EXCERPT PROVIDED
┄┄┄┄┄┄

He added that businesses and markets run on confidence and that right now, confidence is shaken. "Communication plays a crucial role in fostering or damaging confidence, as it can create or undermine trust among stakeholders. It is key to manage this crisis by monitoring conversations, creating a plan, addressing stakeholder concerns, and executing with solution-based communications. All this at the highest speed possible."

He concluded by noting that brands only have one shot during a crisis and that the success of its future largely hinges on how they respond and react to the situation. 

How did HSBC get involved? 

Following SVB's collapse, HSBC, which is Europe's biggest bank, acquired the UK arm of the bank for £1 in order to secure the assets of British tech firms.

"As at 10 March 2023, SVB UK had loans of around £5.5 billion and deposits of around £6.7 billion. For the financial year ending 31 December 2022, SVB UK recorded a profit before tax of £88 million. SVB UK’s tangible equity is expected to be around £1.4bn," HSBC said in a statement.

It added that final calculation of the gain arising from the acquisition will be provided in due course and that the assets and liabilities of the parent companies of SVB UK will be excluded from the transaction.

┄┄┄┄┄┄

TO DO
1) Condense the paragraph of the excerpt that begins "As at 10 March 2023" into a bulleted list that keeps its main figures.
2) Revise the excerpt by giving everything from "Following SVB's collapse, HSBC, which" down to "in a statement.", with "biggest" replaced by "largest".

┄┄┄┄┄┄

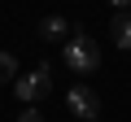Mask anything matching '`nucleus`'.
<instances>
[{
	"mask_svg": "<svg viewBox=\"0 0 131 122\" xmlns=\"http://www.w3.org/2000/svg\"><path fill=\"white\" fill-rule=\"evenodd\" d=\"M66 105H70V113H74L79 122H96V118H101V96H96L92 87H83V83H74L70 92H66Z\"/></svg>",
	"mask_w": 131,
	"mask_h": 122,
	"instance_id": "nucleus-3",
	"label": "nucleus"
},
{
	"mask_svg": "<svg viewBox=\"0 0 131 122\" xmlns=\"http://www.w3.org/2000/svg\"><path fill=\"white\" fill-rule=\"evenodd\" d=\"M18 122H44V113H39V109H35V105H26V109H22V118H18Z\"/></svg>",
	"mask_w": 131,
	"mask_h": 122,
	"instance_id": "nucleus-7",
	"label": "nucleus"
},
{
	"mask_svg": "<svg viewBox=\"0 0 131 122\" xmlns=\"http://www.w3.org/2000/svg\"><path fill=\"white\" fill-rule=\"evenodd\" d=\"M39 35L52 39V44H66V39H70V18H57V13L44 18V22H39Z\"/></svg>",
	"mask_w": 131,
	"mask_h": 122,
	"instance_id": "nucleus-5",
	"label": "nucleus"
},
{
	"mask_svg": "<svg viewBox=\"0 0 131 122\" xmlns=\"http://www.w3.org/2000/svg\"><path fill=\"white\" fill-rule=\"evenodd\" d=\"M61 61H66V66H70L74 74H92L96 66H101V48H96V39L92 35H70V39H66L61 44Z\"/></svg>",
	"mask_w": 131,
	"mask_h": 122,
	"instance_id": "nucleus-1",
	"label": "nucleus"
},
{
	"mask_svg": "<svg viewBox=\"0 0 131 122\" xmlns=\"http://www.w3.org/2000/svg\"><path fill=\"white\" fill-rule=\"evenodd\" d=\"M109 35H114V44H118L122 52H131V13H127V9H118V13H114Z\"/></svg>",
	"mask_w": 131,
	"mask_h": 122,
	"instance_id": "nucleus-4",
	"label": "nucleus"
},
{
	"mask_svg": "<svg viewBox=\"0 0 131 122\" xmlns=\"http://www.w3.org/2000/svg\"><path fill=\"white\" fill-rule=\"evenodd\" d=\"M48 87H52L48 66H35V70H26V74H18V79H13V96H18L22 105H39V100L48 96Z\"/></svg>",
	"mask_w": 131,
	"mask_h": 122,
	"instance_id": "nucleus-2",
	"label": "nucleus"
},
{
	"mask_svg": "<svg viewBox=\"0 0 131 122\" xmlns=\"http://www.w3.org/2000/svg\"><path fill=\"white\" fill-rule=\"evenodd\" d=\"M109 5H114V9H131V0H109Z\"/></svg>",
	"mask_w": 131,
	"mask_h": 122,
	"instance_id": "nucleus-8",
	"label": "nucleus"
},
{
	"mask_svg": "<svg viewBox=\"0 0 131 122\" xmlns=\"http://www.w3.org/2000/svg\"><path fill=\"white\" fill-rule=\"evenodd\" d=\"M13 79H18V61H13V52L0 48V83H13Z\"/></svg>",
	"mask_w": 131,
	"mask_h": 122,
	"instance_id": "nucleus-6",
	"label": "nucleus"
}]
</instances>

┄┄┄┄┄┄

RESULTS OF THE TASKS
1)
- SVB UK's loans as of 10 March 2023: around £5.5 billion
- SVB UK's deposits as of 10 March 2023: around £6.7 billion
- SVB UK's profit before tax for the financial year ending 31 December 2022: £88 million
- SVB UK's expected tangible equity: around £1.4bn
- Source: a statement from HSBC

2)
Following SVB's collapse, HSBC, which is Europe's largest bank, acquired the UK arm of the bank for £1 in order to secure the assets of British tech firms.

"As at 10 March 2023, SVB UK had loans of around £5.5 billion and deposits of around £6.7 billion. For the financial year ending 31 December 2022, SVB UK recorded a profit before tax of £88 million. SVB UK’s tangible equity is expected to be around £1.4bn," HSBC said in a statement.